Practical considerations

  • Iteration size. Although Scrum advocates for 2 to 4 weeks iterations, for this kind of process, I’ve experimented with values between 4 and 8 and settled for 6 weeks. This seems to me a good compromise: big enough so that content matches iteration overhead (documentation, planning, manual test campaign), small enough to be manageable. Of course, this value works in my environment, you should try several and see what works for you.
  • Phase size. My biggest project started with a 2/3-1/3 proportion (that is, four weeks of construction and two weeks of stabilization). Then, as maintenance cost increased, I increased stabilization level to 12 days (leaving 18 for construction) and plan to increase it again soon. It may seem long, but in my usual environment it takes about 4 deliveries to get a software version of good enough quality. This is a key feature of the two-phase iteration: by adjusting the relative size of construction and stabilization, you have a built-in mechanism for regulating speed and quality. More on this in a dedicated article.
  • Be tough with construction end date. If a user story is not ready, then it’s going to ship in the next iteration (Of course, if everybody at system level waits for it, you may want to be (or be forced to be) a little flexible. But if that user story is so important, why did it slip until the end of the construction phase? Couldn’t it have been planned earlier? You should always have a buffer of user stories or technical tasks of lesser importance ready to be sacrificed if something important goes out of hand).
  • Be tough with quality at the end of stabilization. If the product is buggy, it’s not shippable. Immediate course of action is to fix it and ship it. The following construction phase will be smaller than usual, with less features. That’s a smaller problem than a buggy software – your users are more important than your bosses.
  • On the day stabilization phase begins, a stab branch should be created in the repository (named, for example, iteration_XX_stab). Why?

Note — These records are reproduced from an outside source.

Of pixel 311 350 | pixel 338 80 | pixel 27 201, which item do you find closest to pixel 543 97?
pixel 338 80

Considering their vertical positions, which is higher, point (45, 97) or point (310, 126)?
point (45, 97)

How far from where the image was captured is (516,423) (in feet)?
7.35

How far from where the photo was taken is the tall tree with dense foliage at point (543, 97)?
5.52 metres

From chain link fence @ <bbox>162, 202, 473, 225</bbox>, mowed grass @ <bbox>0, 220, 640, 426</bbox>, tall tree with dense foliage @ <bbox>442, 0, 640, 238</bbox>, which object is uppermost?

    • Dev on trunk/master: sometimes it is reasonable to allow a developer to start construction N+1 during stabilization N. Example: a huge refactoring with lots of impact, that should rather be performed when the change level on the code is lower (during stab). That developer should work on the trunk/master while everybody remains on the stab branch.
    • Psychological reasons: the fact that they have to switch from trunk/master to stab branch helps developers materialize the fact that activities will be different. The fact that it’s possible to perform minor tasks in the trunk helps keep the stab branch clean (bug fixing only!). For example: fix that bug in the stab branch the quick and dirty way to avoid unnecessary regressions, but merge the fix at once in the trunk, and then refactor it until the design doesn’t make you blush anymore.
    • Version maintenance. Imagine you have to fix a bug for the software version of iteration N is 3 months or 3 years from now: pick stab branch N just where you left it.